Я завизжала и метнулась в ванную. Заперлась там и скорчилась на полу, обняв колени, раскачиваясь из стороны в сторону, стуча зубами от ужаса. Оно меня не увидело. Не увидело. Оно не могло меня увидеть. Это изнутри все видно, а снаружи… Наконец, я успокоилась, даже слегка устыдившись того, что приняла загулявшего соседа за какую-то тварь и подползла к двери, прислушиваясь. Тишина. Никто не просочился в замочную скважину и не гремел костями. Я нервно хихикнула и поднялась на ноги. Подошла к раковине, чтобы умыться, подняла взгляд и посмотрела в зеркало. И тонко заскулила.
Из зеркала на меня смотрело синюшное распухшее существо с ноздреватой вздувшейся кожей. Спутанные волосы влажно облепили бесформенное лицо. Я коснулась мокрой головы, отдернула руку и тихо заскулила, глядя на собственную ладонь с лопнувшей кожей, к которой прицепился клок волос. Я вытаскивала из себя пряди, раскладывала их по краям раковины, заливаясь слезами и подвывая. Скоро на голове образовались проплешины. Сквозь них проглядывала мертвая плоть — она не кровоточила, а лишь зияла вываренным куском мяса. Я ощупывала опухшее лицо и под моими пальцами кожа лопалась и из трещин, смешиваясь со слезами, текла мутная гнилостная жидкость.
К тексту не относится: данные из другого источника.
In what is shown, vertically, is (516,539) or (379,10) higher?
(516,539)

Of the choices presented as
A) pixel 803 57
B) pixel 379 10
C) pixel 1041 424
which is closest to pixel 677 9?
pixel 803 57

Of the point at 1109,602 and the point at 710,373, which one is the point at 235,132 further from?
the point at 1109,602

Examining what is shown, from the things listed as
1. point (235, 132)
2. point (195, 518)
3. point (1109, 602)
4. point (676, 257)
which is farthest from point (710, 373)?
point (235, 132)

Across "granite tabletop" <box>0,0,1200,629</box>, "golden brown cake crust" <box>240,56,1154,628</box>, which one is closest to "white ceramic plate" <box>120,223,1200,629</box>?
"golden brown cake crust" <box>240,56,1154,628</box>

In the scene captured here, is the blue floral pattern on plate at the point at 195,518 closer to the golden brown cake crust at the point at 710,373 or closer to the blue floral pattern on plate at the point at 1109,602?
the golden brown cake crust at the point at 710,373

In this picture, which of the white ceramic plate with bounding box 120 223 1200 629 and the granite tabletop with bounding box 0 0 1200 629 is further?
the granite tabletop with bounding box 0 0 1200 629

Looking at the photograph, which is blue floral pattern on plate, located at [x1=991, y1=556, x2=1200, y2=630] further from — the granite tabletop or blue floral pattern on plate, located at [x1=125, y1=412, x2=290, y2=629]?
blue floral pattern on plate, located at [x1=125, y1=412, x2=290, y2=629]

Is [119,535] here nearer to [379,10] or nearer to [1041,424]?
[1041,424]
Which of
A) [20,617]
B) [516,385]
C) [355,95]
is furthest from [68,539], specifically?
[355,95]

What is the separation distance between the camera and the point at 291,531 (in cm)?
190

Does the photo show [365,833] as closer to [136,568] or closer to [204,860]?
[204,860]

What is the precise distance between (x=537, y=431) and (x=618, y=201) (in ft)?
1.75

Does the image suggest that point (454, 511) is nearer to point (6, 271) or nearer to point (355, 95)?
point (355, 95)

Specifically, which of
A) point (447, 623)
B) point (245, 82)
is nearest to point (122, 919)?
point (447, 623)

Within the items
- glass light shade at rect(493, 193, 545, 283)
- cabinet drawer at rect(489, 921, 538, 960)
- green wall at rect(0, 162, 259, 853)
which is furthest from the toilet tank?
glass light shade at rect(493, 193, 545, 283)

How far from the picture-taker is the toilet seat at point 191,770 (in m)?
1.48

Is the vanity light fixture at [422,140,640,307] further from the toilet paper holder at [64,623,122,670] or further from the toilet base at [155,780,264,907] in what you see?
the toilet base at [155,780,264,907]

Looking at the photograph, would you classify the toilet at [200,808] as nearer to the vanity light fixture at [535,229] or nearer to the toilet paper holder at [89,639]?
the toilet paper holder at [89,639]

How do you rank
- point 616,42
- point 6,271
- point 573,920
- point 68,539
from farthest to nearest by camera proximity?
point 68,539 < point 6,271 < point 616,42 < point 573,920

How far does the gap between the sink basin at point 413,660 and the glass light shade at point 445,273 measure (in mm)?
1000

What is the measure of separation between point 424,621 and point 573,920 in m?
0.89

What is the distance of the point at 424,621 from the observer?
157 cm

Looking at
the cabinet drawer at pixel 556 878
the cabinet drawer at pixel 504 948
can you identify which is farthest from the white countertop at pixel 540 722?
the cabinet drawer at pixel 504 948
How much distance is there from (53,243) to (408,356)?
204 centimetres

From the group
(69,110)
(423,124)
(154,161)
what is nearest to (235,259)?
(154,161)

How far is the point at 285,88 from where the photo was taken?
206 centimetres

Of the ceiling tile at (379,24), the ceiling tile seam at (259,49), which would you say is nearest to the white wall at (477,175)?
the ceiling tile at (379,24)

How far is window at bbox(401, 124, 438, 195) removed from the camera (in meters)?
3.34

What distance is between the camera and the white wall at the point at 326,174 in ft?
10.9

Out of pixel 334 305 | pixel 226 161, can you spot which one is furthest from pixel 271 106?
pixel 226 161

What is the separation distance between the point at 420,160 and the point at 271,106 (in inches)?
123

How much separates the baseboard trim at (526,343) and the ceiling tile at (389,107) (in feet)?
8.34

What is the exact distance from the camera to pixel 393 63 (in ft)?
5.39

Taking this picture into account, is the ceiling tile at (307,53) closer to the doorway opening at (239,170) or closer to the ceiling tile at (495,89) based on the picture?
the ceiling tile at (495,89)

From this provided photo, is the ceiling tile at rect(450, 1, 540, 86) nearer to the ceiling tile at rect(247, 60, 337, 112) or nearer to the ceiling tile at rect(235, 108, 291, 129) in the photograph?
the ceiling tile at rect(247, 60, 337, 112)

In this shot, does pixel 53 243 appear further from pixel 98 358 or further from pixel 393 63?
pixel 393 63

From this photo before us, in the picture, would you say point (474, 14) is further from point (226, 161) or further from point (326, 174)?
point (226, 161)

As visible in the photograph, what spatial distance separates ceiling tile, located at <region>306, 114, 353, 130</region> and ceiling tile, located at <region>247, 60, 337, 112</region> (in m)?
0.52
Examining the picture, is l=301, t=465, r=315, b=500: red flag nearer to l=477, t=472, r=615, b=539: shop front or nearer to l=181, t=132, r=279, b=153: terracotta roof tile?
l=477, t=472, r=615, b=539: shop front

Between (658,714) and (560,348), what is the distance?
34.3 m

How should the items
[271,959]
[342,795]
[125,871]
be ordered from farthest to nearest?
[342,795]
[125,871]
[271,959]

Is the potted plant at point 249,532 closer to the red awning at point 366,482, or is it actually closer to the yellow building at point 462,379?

Меня надсадно вырвало тухлой водой прямо в раковину. Я отшатнулась, увидев там извивающуюся пиявку. Я визжала до хрипа, до нехватки воздуха. Я визжала, пока не кончились силы, истекая гноем, чувствуя, как внутри меня шевелится что-то мерзкое и живое.
* * *
Проснулась я в собственной кровати, не услышав будильника. Да я и не в состоянии была идти на работу. Долго не решалась заглянуть в ванную. Волос не было. В зеркале отражалась обычная — правда, осунувшаяся, испуганная и дрожащая. Но все же — я. Живая.
Еще дольше я не решалась выйти из дома. Я тупо смотрела на лужу перед дверью в квартиру. Мне даже показалось, что запахло тиной. Болотом. Гнилью. Мне показалось. Я осторожно закрыла дверь.
На следующую ночь в дверь снова позвонили. Я лежала на кровати, не в силах пошевелиться, а звонок гремел все громче и громче, эхом проносясь по пустой квартире. Я лежала, накрывшись с головой одеялом, зажмурившись, шепча про себя молитвы собственного изобретения. А потом началось оно. Сначала я почувствовала запах тухлого мяса. Потом перестала чувствовать собственное тело. Казалось, оно раздулось, словно воздушный шарик. Язык во рту распух, выдавливая шатающиеся зубы. Из горла вместо крика вырвался лишь хрип. Я попыталась откинуть одеяло, но мышцы не слушались. Мне удалось лишь свалиться с кровати с громким чавкающим звуком. Мой живот лопнул и внутренности вывалились прямо на палас, разметавшись склизкой темной массой. Я ничего не чувствовала, кроме липкого ужаса, что пожирал меня изнутри. Казалось, еще немного и я сойду с ума. Когда мои глаза вытекли, наступила благословенная тьма. Мозг умер.
* * *
Это повторяется каждую ночь. Звонит звонок, и я умираю. Я обрезала провода. И все равно набат звонка раз за разом вырывает меня из беспокойного сна, и все начинается снова. У меня нет сил. Я устала. Что мне делать? Идти в церковь? Покаяться? Бить себя в грудь с воплями: «Моя вина!» Сбежать? А возможно ли это? Открыть дверь и спросить, что ей от меня надо? Умереть на самом деле, чтобы присоединиться к ней? Ей скучно и одиноко? Она обвиняет меня в том, что с ней случилось? Что я ее бросила? Что не спасла? Что?..
Только ей известны ответы на мои вопросы. Но я не могу заставить себя открыть дверь и посмотреть ей в глаза. Может быть, однажды утром я все же не проснусь и тогда узнаю.